We’ve already heard that Windows 9 could come without a desktop in some versions, but a new report claims that this change is “very likely” to happen in builds aimed at ARM tablets.
This means that tablets such as Microsoft’s very own Surface RT and Surface 2 could only boast the Modern UI and no desktop, as the software giant thinks that it would make much more sense for such tablets to stick to the touch-optimized UI.
Myce.com is reporting via unconfirmed sources that it’s not yet clear whether Microsoft is looking to remove the desktop on all RT devices or only on specific models, but there’s no doubt that the company is looking to make some changes in this regard, especially because previous reports also suggested that such a tweak was possible.
As we know, Windows RT and Windows RT 8.1 both shipped with a Modern UI and the desktop, as part of Microsoft’s attempts to offer the best of two different worlds. Microsoft said from the very beginning that a Surface tablet could replace your laptop, and offering the familiar desktop was undoubtedly the only way to convince potential buyers that such a statement is true.
The biggest problem with the desktop removal in Windows 9 is the freeware Office 2013 productivity suite that’s pre-installed on all RT devices. At this point, all those who purchase a Windows RT tablet get a free copy of Office 2013, which can only be accessed from the desktop.

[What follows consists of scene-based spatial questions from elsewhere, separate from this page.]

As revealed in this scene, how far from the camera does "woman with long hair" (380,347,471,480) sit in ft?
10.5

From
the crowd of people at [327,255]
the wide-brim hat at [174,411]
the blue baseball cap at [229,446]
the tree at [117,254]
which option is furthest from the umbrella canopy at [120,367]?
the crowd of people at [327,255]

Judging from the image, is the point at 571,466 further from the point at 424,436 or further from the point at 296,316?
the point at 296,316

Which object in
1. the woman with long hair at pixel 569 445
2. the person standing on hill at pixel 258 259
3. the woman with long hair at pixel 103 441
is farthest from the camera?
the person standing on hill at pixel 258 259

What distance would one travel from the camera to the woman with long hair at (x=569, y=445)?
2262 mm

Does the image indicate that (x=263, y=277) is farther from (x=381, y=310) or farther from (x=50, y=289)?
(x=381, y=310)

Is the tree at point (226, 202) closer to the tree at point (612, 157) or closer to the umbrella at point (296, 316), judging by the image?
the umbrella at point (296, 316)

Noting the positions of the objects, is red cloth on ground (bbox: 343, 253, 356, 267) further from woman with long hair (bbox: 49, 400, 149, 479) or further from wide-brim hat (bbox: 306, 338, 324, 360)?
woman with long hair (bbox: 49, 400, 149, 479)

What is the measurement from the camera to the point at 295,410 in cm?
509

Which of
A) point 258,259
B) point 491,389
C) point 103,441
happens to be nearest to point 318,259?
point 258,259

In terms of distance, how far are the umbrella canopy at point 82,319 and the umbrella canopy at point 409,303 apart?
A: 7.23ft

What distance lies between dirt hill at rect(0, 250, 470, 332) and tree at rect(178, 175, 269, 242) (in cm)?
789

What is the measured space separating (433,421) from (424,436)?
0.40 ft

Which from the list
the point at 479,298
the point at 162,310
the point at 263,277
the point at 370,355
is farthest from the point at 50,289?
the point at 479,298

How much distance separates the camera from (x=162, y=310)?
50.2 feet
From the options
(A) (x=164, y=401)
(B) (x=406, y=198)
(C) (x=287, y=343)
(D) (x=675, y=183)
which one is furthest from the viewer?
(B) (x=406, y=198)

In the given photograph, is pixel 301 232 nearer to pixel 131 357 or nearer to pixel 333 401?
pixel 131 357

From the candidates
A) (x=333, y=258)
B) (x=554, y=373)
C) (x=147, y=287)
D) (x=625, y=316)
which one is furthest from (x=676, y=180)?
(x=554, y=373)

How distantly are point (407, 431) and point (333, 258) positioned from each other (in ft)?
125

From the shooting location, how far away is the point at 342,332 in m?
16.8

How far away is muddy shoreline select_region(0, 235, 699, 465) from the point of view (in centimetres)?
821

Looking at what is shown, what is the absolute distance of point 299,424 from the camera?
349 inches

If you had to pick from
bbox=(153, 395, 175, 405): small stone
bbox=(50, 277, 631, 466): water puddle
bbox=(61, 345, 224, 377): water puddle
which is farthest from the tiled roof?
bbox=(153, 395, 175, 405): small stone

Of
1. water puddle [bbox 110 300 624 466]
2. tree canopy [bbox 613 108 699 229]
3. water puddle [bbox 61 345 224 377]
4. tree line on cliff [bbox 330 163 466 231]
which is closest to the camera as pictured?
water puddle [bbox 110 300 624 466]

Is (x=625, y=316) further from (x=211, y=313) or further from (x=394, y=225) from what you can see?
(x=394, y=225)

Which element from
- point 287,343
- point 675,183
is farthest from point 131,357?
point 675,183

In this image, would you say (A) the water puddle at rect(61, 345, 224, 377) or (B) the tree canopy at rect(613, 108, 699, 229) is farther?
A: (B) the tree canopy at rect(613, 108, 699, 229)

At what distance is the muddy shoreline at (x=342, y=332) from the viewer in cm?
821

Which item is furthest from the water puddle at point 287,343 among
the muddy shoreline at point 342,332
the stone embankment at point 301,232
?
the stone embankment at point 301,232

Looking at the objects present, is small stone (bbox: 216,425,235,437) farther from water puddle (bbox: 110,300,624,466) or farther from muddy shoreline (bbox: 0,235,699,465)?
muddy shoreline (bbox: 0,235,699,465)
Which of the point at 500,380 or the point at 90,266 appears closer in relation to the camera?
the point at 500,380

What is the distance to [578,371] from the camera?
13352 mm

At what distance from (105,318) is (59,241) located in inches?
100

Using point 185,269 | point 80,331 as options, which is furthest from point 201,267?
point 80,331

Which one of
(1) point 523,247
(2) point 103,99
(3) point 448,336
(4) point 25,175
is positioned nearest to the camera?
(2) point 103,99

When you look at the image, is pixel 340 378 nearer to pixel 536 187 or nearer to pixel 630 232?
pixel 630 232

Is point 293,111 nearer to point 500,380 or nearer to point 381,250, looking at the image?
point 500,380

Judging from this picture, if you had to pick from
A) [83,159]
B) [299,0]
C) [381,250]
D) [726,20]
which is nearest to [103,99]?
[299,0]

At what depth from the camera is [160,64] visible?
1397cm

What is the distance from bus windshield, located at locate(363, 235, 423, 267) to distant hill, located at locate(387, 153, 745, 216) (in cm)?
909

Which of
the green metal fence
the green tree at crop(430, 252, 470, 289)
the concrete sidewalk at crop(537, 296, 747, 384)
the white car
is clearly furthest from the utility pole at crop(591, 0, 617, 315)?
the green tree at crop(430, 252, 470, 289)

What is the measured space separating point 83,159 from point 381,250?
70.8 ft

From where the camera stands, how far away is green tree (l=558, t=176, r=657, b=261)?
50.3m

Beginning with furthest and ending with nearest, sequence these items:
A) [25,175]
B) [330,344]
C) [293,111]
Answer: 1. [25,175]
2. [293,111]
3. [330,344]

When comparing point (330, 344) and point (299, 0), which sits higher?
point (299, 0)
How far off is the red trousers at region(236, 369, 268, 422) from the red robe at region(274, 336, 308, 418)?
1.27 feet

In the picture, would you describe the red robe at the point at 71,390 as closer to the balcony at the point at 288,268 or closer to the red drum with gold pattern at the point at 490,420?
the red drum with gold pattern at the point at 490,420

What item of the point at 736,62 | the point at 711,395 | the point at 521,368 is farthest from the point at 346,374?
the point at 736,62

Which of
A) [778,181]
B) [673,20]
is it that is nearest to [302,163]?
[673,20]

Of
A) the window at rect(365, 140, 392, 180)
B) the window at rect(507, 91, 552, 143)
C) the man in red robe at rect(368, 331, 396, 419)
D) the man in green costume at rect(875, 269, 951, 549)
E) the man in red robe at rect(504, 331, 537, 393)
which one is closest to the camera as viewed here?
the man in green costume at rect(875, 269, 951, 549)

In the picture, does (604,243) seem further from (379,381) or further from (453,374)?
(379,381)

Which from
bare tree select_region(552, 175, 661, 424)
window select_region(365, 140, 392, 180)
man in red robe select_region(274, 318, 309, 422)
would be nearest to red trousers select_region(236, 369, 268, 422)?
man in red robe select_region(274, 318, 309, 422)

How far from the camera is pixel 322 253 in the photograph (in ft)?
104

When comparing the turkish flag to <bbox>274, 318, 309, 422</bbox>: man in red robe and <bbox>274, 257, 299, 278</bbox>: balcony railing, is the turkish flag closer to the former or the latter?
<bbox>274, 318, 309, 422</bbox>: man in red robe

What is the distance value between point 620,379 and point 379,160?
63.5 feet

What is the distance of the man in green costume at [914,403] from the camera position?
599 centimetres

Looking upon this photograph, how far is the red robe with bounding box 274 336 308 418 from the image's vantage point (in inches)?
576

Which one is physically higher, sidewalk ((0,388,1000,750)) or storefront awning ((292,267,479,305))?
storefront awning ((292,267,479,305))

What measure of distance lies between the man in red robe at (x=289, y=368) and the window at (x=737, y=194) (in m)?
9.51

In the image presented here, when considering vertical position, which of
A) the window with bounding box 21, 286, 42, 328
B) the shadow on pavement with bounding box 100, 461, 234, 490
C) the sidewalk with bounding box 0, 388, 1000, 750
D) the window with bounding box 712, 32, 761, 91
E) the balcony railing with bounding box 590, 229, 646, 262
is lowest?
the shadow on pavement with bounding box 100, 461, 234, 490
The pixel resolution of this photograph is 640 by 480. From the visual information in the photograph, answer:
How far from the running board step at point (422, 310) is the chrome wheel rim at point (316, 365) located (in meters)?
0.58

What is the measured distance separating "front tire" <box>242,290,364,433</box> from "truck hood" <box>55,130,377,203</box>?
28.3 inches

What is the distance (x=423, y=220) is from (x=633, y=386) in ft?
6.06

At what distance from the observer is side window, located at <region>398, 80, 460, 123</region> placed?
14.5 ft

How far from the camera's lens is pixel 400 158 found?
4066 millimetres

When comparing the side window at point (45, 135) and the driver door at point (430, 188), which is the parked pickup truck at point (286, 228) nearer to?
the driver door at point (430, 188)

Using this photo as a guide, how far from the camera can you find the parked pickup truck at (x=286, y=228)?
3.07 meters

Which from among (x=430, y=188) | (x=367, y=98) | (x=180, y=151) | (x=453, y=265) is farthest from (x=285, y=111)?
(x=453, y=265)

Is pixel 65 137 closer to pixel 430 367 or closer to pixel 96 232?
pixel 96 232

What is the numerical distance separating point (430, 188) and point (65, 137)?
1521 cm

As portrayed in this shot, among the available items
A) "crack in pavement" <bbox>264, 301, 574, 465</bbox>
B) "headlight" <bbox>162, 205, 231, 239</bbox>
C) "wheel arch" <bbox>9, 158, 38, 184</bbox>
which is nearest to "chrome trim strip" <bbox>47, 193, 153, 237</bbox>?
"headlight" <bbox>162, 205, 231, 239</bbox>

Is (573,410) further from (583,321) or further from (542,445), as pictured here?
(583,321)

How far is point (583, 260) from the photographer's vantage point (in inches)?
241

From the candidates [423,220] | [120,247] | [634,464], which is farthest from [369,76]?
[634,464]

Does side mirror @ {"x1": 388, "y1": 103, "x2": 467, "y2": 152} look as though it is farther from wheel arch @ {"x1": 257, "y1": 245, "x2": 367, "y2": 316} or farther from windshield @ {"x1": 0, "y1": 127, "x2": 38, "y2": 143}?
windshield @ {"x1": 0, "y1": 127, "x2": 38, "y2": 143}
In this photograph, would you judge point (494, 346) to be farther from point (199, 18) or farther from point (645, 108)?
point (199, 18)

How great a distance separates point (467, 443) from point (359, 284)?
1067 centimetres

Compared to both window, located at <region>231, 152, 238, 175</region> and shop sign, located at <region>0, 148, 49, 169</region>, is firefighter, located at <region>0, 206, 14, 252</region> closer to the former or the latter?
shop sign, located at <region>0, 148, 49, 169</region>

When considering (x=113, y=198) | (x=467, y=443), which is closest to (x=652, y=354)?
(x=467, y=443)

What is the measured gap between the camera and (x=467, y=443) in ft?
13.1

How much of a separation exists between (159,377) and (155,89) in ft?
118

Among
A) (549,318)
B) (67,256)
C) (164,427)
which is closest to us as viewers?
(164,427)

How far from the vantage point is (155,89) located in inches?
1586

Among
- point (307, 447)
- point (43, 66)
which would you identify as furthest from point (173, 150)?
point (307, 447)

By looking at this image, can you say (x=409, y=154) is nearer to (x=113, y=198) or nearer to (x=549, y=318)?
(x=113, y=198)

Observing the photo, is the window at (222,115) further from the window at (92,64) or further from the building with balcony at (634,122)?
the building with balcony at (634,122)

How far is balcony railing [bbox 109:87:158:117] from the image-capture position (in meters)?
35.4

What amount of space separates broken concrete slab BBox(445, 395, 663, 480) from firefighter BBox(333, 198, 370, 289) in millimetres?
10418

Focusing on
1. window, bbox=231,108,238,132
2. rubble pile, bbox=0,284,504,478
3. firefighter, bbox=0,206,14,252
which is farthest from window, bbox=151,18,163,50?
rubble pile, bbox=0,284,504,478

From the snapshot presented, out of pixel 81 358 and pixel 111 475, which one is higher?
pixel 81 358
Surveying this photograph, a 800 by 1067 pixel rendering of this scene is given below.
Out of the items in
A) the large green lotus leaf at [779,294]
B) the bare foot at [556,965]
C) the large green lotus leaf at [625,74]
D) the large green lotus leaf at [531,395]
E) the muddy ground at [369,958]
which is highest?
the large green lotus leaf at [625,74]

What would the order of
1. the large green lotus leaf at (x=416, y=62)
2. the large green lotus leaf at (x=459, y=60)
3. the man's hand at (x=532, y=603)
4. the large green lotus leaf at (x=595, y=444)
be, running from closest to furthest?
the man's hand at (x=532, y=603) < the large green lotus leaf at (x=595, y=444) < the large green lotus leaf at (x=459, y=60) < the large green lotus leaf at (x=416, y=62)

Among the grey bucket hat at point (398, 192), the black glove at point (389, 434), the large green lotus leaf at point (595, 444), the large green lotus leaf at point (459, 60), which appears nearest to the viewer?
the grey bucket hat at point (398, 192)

In order to make such a change possible, Microsoft is working on a touch-optimized version of Office that could be rolled out by the end of this year and pre-installed on all RT devices running Windows 9. This way, the company could still provide users with this powerful document editing solution at absolutely no cost and, at the same time, get the desktop out of the operating system.
This is clearly an ambitious change, but Microsoft has already started work on a touch-optimized version of Office, and according to sources, it could be launched in the coming months. This means that in April 2015, when Windows 9 should see daylight, Office 2013 will already be available to users. A Windows RT tablet however would bring it free of charge to buyers.
Another big setback of Windows RT tablets offering a desktop is the small display which makes it very hard to work with applications just like we do it on a laptop, for example. The desktop doesn’t make so much sense on a 10.6-inch screen, so this is also one of the reasons Microsoft is looking to put the focus on Metro.
Of course, Windows 9 will also bring quite a lot of improvements for the touch-optimized UI, with some people calling it Metro 2.0 thanks to the amount of changes that Microsoft is preparing. One possible enhancement is the addition of interactive live tiles which would basically provide users with even more information, such as mail contents and multimedia playback controls, right on the Start screen.